Am Anfang des 21. Jahrhunderts ist die Umbrella Corporation der größte und mächtigste Konzern der Welt. Nahezu 9 von 10 Haushalten benutzen Produkte des Konzerns. Im Geheimen verfolgt Umbrella ihre Interessen in der genetischen Manipulation und der viralen und biologischen Kriegsführung. Im sogenannten Hive, einer unterirdischen Forschungs- und Entwicklungsanlage unterhalb der Stadt Raccoon City, beschäftigt Umbrella rund 500 Mitarbeiter, die unter anderem an dem Tyrant-Virus arbeiten. Der Begriff Hive bedeutet übersetzt Bienenstock oder Schwarm und symbolisiert die Form der unterirdischen Anlage. Die Mitarbeiter widmeten ihre Zeit und ihr Leben der Forschung bzw. der Erschaffung des T-Virus, das jedoch durch einen Labor-Unfall freigesetzt wurde. Durch die oben angedeuteten Mutationen entstanden aus den ehemaligen Mitarbeitern der Umbrella Corporation Zombies und Mutanten, die nur eines zum Ziel hatten: die Menschen zu vernichten. Durch eine Verkettung von Ereignissen gelangte das T-Virus an die Oberfläche und sorgte somit für die Verwüstung der Stadt.

Resident Evil

Im Jahr 1996 erwarb die deutsche Produktionsfirma Constantin Film, die für Werke wie DIE UNENDLICHE GESCHICHTE bekannt ist, die Filmrechte an Resident Evil. Schon einige Zeit davor war das Interesse an einem Horror-Actionthriller vorhanden. Erst der Erfolg des Computerspiels RESIDENT EVIL lenkte das Interesse Constantins auf dieses Franchise. Mehrere Drehbuchautoren und Regisseure versuchten sich an diesem Projekt. Differenzen und Probleme mit Capcom, den Autoren und Constantin verzögerten den Film.

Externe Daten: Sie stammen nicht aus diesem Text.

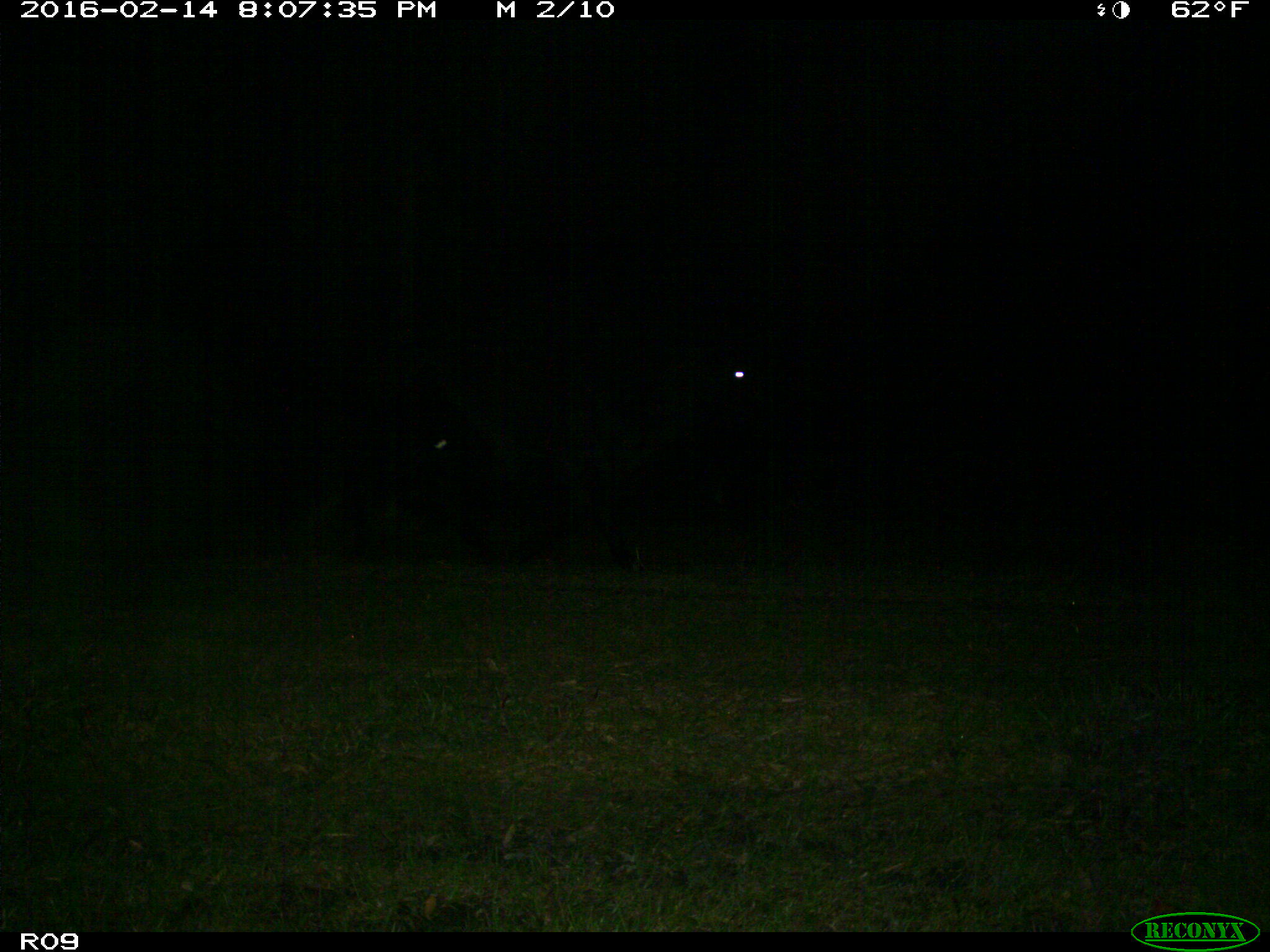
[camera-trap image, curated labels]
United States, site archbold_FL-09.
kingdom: Animalia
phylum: Chordata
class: Mammalia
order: Artiodactyla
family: Bovidae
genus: Bos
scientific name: Bos taurus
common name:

Das erste Skript wurde von Alan B. McElroy geschrieben, der bereits das Drehbuch zu HALLOWEEN 4 verantwortet hat. Obwohl das Drehbuch als brauchbar akzeptiert wurde, wurde es später dennoch verworfen,

als Constantin Bedenken äußerte, dass die Veröffentlichung von Resident Evil 2 die Fans davon abhalten würde, eine Adaption des Originalspiels zu sehen. Als es McElroy nicht gelang, ein weiteres Drehbuch vorzulegen, wurde er entlassen.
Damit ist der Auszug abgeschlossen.